** Goal **
Present all of the records below as a numbered list, omitting any blank lines.

(Stored data entries)
START
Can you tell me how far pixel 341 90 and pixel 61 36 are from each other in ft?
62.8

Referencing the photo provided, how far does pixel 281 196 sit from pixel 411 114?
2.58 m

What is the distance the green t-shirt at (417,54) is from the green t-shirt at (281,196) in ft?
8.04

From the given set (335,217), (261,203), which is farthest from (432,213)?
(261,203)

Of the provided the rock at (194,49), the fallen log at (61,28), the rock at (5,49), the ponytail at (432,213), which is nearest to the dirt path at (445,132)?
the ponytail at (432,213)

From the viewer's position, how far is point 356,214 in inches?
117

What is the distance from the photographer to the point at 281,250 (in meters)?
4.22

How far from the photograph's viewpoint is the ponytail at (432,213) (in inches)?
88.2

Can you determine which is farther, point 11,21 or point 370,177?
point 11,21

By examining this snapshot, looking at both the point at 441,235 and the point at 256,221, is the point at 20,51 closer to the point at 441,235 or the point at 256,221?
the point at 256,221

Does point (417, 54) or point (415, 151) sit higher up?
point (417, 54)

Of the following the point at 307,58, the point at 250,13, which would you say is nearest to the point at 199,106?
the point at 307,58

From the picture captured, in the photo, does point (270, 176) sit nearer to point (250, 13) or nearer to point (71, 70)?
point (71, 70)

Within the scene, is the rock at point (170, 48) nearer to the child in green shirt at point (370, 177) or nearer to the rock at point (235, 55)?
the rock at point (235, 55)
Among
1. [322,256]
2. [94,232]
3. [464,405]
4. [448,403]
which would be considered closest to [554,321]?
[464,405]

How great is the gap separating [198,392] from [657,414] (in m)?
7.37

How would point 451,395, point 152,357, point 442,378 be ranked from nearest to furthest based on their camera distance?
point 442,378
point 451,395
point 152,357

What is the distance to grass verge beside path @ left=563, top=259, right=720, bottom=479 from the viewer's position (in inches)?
END
** Response to this task **
1. Can you tell me how far pixel 341 90 and pixel 61 36 are from each other in ft?
2. 62.8
3. Referencing the photo provided, how far does pixel 281 196 sit from pixel 411 114?
4. 2.58 m
5. What is the distance the green t-shirt at (417,54) is from the green t-shirt at (281,196) in ft?
6. 8.04
7. From the given set (335,217), (261,203), which is farthest from (432,213)?
8. (261,203)
9. Of the provided the rock at (194,49), the fallen log at (61,28), the rock at (5,49), the ponytail at (432,213), which is nearest to the dirt path at (445,132)?
10. the ponytail at (432,213)
11. From the viewer's position, how far is point 356,214 in inches?
12. 117
13. What is the distance from the photographer to the point at 281,250 (in meters)?
14. 4.22
15. How far from the photograph's viewpoint is the ponytail at (432,213) (in inches)?
16. 88.2
17. Can you determine which is farther, point 11,21 or point 370,177?
18. point 11,21
19. By examining this snapshot, looking at both the point at 441,235 and the point at 256,221, is the point at 20,51 closer to the point at 441,235 or the point at 256,221?
20. the point at 256,221
21. Does point (417, 54) or point (415, 151) sit higher up?
22. point (417, 54)
23. Of the following the point at 307,58, the point at 250,13, which would you say is nearest to the point at 199,106?
24. the point at 307,58
25. From the picture captured, in the photo, does point (270, 176) sit nearer to point (250, 13) or nearer to point (71, 70)?
26. point (71, 70)
27. Within the scene, is the rock at point (170, 48) nearer to the child in green shirt at point (370, 177) or nearer to the rock at point (235, 55)?
28. the rock at point (235, 55)
29. Among
30. 1. [322,256]
31. 2. [94,232]
32. 3. [464,405]
33. 4. [448,403]
34. which would be considered closest to [554,321]?
35. [464,405]
36. How great is the gap separating [198,392] from [657,414] (in m)?
37. 7.37
38. How would point 451,395, point 152,357, point 442,378 be ranked from nearest to furthest based on their camera distance?
39. point 442,378
40. point 451,395
41. point 152,357
42. What is the distance to grass verge beside path @ left=563, top=259, right=720, bottom=479 from the viewer's position (in inches)?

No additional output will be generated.